There are now many involved dental and surgical treatments available, some of which require specialist-level instrumentation and expertise. General practitioners should be able to competently perform the following immediately upon graduation from veterinary school:

  • For patients for whom the owner’s reason for the veterinary visit is not dental, oral, or maxillofacial disease, obtain a brief (1 or 2 questions) history of the oral health of the patient.

  • On lifting the lip of every patient, recognize presence or absence of accumulated dental plaque or calculus on the crowns of the teeth, presence or absence of gingival inflammation or ulceration, and presence or absence of other dental, oral, and maxillofacial pathology.
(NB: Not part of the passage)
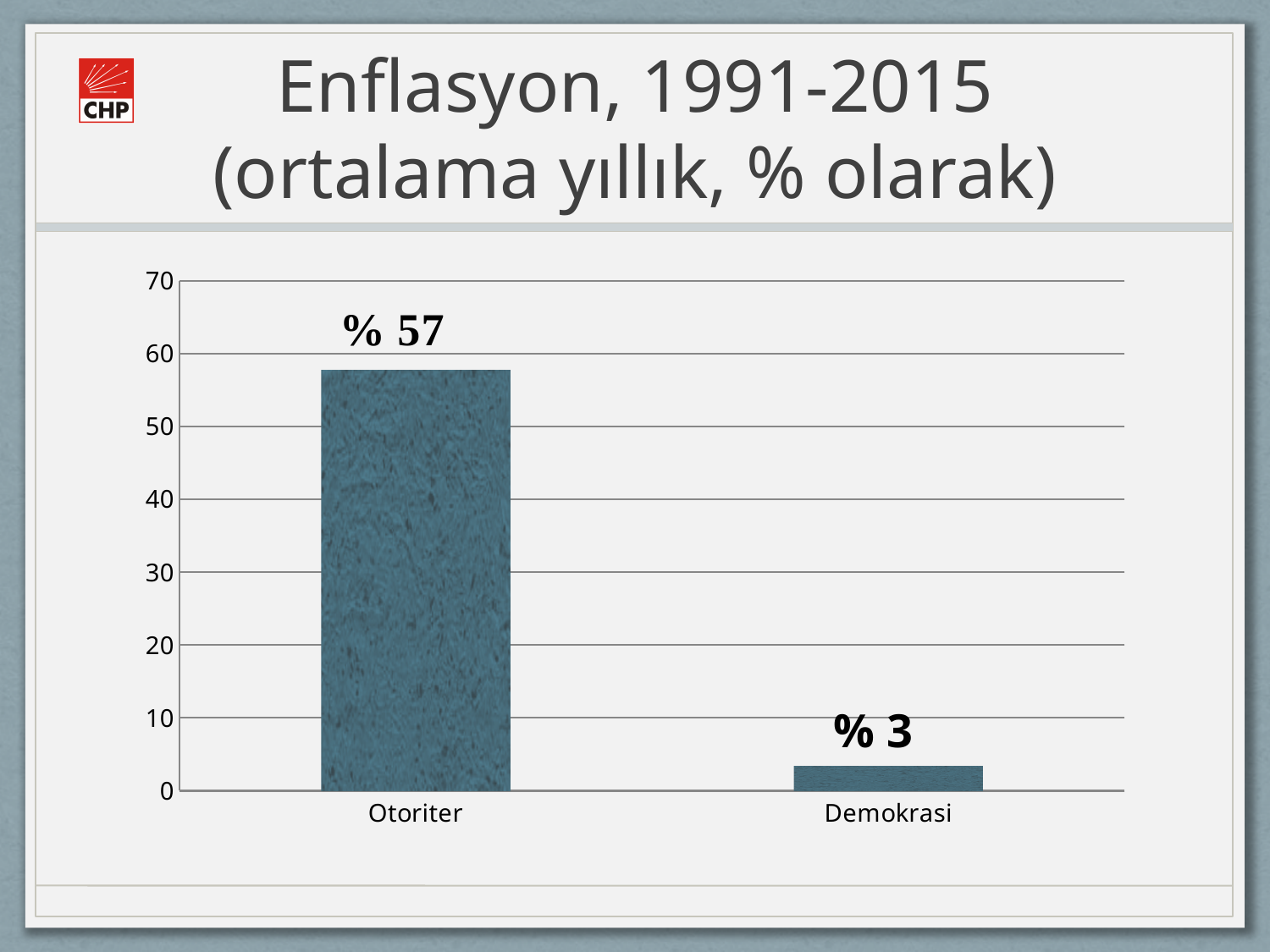
Which category has the highest value? Otoriter What is the highest value shown on the y axis? 70 What is the difference between the values for Otoriter and Demokrasi? 54 Is the value for Otoriter greater or less than 50? greater What is the value shown for Demokrasi? % 3 What is the title of the slide? Enflasyon, 1991-2015 (ortalama yıllık, % olarak) Which is larger, the value for Otoriter or the value for Demokrasi? Otoriter Is the value for Demokrasi greater or less than 10? less What is the value shown for Otoriter? % 57 What kind of chart is shown on the slide? bar chart Which category has the lowest value? Demokrasi How many categories are shown on the x axis? 2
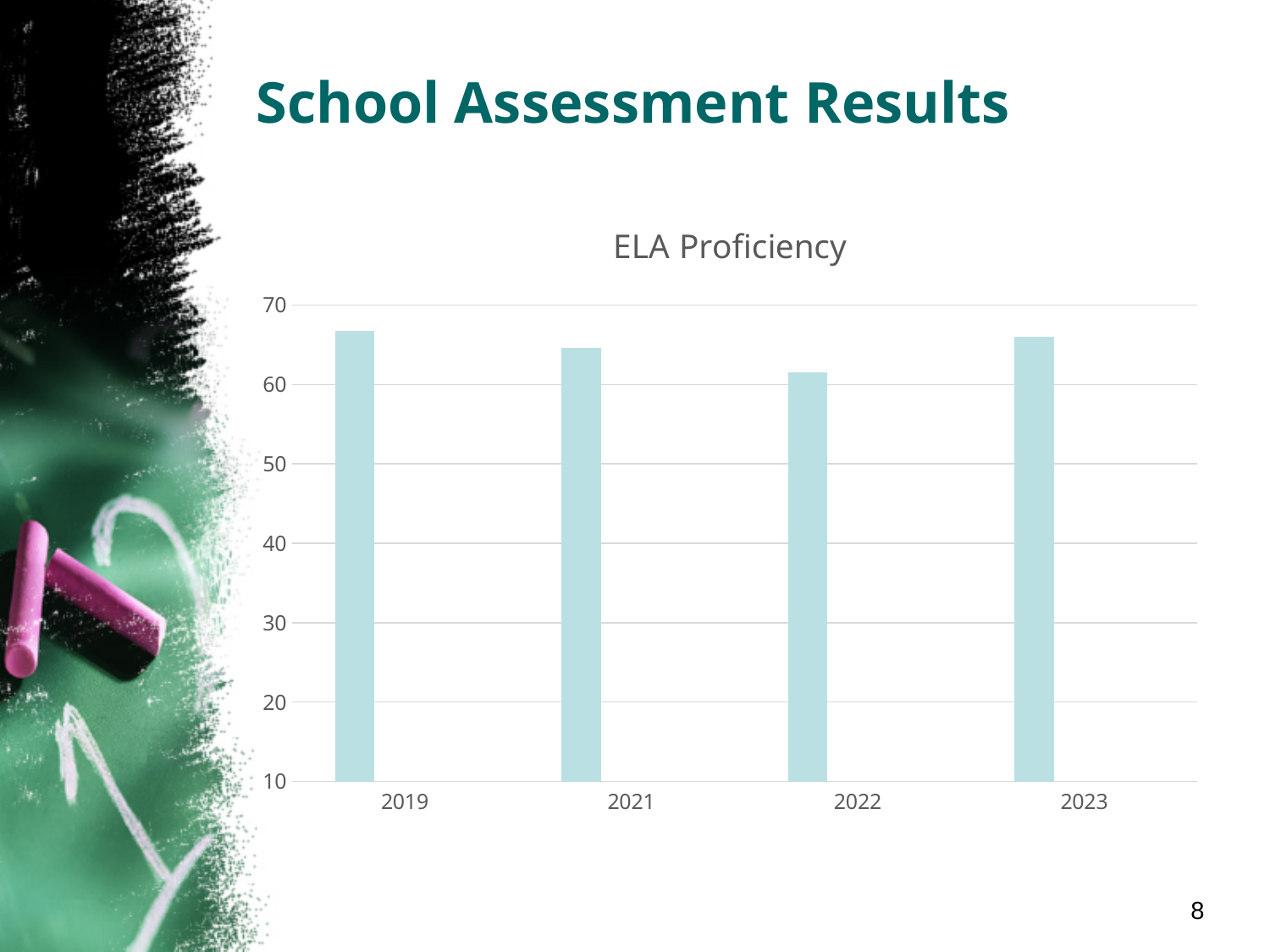
What is the title of the slide containing the chart? School Assessment Results Is the ELA Proficiency value for 2022 greater or less than 70? less Do the ELA Proficiency values rise or fall from 2019 to 2022? fall Which year has the larger ELA Proficiency value, 2019 or 2022? 2019 How many years are shown on the x axis of the chart? 4 Which year has the larger ELA Proficiency value, 2021 or 2022? 2021 Is the ELA Proficiency value for 2021 greater or less than 60? greater What kind of chart is shown on the slide? bar chart What is the title of the chart? ELA Proficiency Is the ELA Proficiency value for 2019 greater or less than 60? greater Which year has the lowest ELA Proficiency value? 2022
  • On anesthetized patients that have dental, oral, and maxillofacial pathology for which professional treatment is indicated, be able to obtain and interpret appropriately positioned and exposed dental radiographs.

  • When the presence of dental, oral, and maxillofacial pathology is recognized, determine whether each tooth present in the mouth does or does not require professional treatment beyond dental subgingival and supragingival scaling and polishing.

  • List the indications for tooth extraction, know indications for potential oral/dental treatments beyond subgingival and supragingival scaling and polishing or extraction, and determine whether the professional treatment that may be indicated, such as root canal treatment or mass resection of oral tissues, requires referral for specialist-level expertise and instrumentation.

  • Complete a thorough periodontal evaluation and therapy with periodontal probing, including professional subgingival and supragingival ultrasonic scaling with polishing under anesthesia.

  • Demonstrate the ability to extract teeth indicated for extraction, using gentle and appropriate techniques that will risk minimal injury to the jaws and oral soft tissues and reduce postoperative patient pain.

  • Provide appropriate postoperative care, including recognition of when postoperative analgesia and possibly antibiotic administration are indicated.